In cooperation with manufacturers, suppliers and scientists, the Research Association of Automobile Technology (FAT) investigates new strategies for automotive lightweight construction. Experts say that a weight reduction of up to 50 percent can be achieved with the consequent use of automotive lightweight construction compared to conventional construction designs. If the weight of a midsized car is reduced by 100 kg, then fuel consumption is lowered by up to 0.3 l/100 km. If CO2 emissions are to be reduced, lightweight construction is a very important influencing factor.
The growing demand for more safety and comfort, improved mileage and low emissions constantly increase the requirements for lightweight construction. This is not only achieved with lightweight and high-strength materials but also with the optimal use of installation space and component loading. New ways of component calculation and functional integration are need here to go beyond classical construction methods.
While expensive materials like carbon fiber reinforced polymers (CRP) are often used in the premium segment, higher material costs in mass production can hardly be passed on to the consumer. Complicating this is the fact that the number of vehicle segments is increasing but they themselves are shrinking. That is why only lightweight construction strategies will be applicable in the long run, which ideally combine the features of cost, quantity, weight and function. Much has already been achieved with new grades of steel. To derive optimal solutions from the existing framework conditions, innovative approaches must be evaluated in the trade-off between weight reduction and economic tenability.

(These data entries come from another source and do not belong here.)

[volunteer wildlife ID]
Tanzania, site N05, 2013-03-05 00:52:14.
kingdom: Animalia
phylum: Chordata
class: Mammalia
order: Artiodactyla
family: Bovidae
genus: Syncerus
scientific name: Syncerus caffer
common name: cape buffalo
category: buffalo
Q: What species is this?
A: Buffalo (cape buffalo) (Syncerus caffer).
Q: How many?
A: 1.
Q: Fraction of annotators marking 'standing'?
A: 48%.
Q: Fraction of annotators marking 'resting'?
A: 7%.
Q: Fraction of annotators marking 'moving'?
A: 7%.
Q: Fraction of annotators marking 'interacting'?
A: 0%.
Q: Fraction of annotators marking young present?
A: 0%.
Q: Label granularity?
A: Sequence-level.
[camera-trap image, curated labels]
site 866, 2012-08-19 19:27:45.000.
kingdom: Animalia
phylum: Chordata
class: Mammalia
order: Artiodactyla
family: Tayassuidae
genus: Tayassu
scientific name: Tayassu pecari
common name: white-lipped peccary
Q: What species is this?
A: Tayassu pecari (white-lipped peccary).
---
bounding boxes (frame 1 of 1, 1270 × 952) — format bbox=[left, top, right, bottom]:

Under this premise, the trend is developing away from singular steel and aluminum designs towards modern composite construction. This is mainly being determined by developments in joining technologies. In the search for weight reductions, great hope is placed on the material magnesium. Its susceptibility for contact corrosion and low breaking strain, however, are currently blocking its broad application.
As in aerospace technology, the focus is increasingly on carbon fiber reinforced polymers (CRP) that are lightweight but can carry a heavy load. CRP are especially important in this connection because they are five times more tensile than steel and about 30 percent lighter than aluminum. They have the advantage that the fiber direction can be optimally aligned with the load application, thus achieving the greatest possible load transmission. The disadvantage is that the material abruptly breaks when exceeding the breaking point and does not malleably warp like steel or aluminum. Calculating material fragmentation, for example, during a crash, requires new material and mathematical models, on which researchers at FAT are already intensively working. A greater use of CRP in automotive construction appears possible at least in the midterm. The cost structure must still be considered when using CRP. Due to high energy consumption in the production of CRP fibers from its precursor chemical polyacrilonitrile, the total ecobalance must be more intensively evaluated today.
Against the backdrop of CO2 reduction and the trend reversal in the weight of new generations of automobiles, the growth potential for innovative automotive materials is advancing at the highest level. The supply structure with regard to parts and raw materials provides good opportunities to automotive parts suppliers. Suppliers will sustainably increase their market share through new intelligent products and smart process developments.
The expansion of model variations of automobiles and the modulization of automotive parts offer suppliers new possibilities of developing alternative production procedures and composite applications. Close cooperation along the supply chain plays an important role here. OEMs, raw material suppliers and parts manufactures can effectively work together.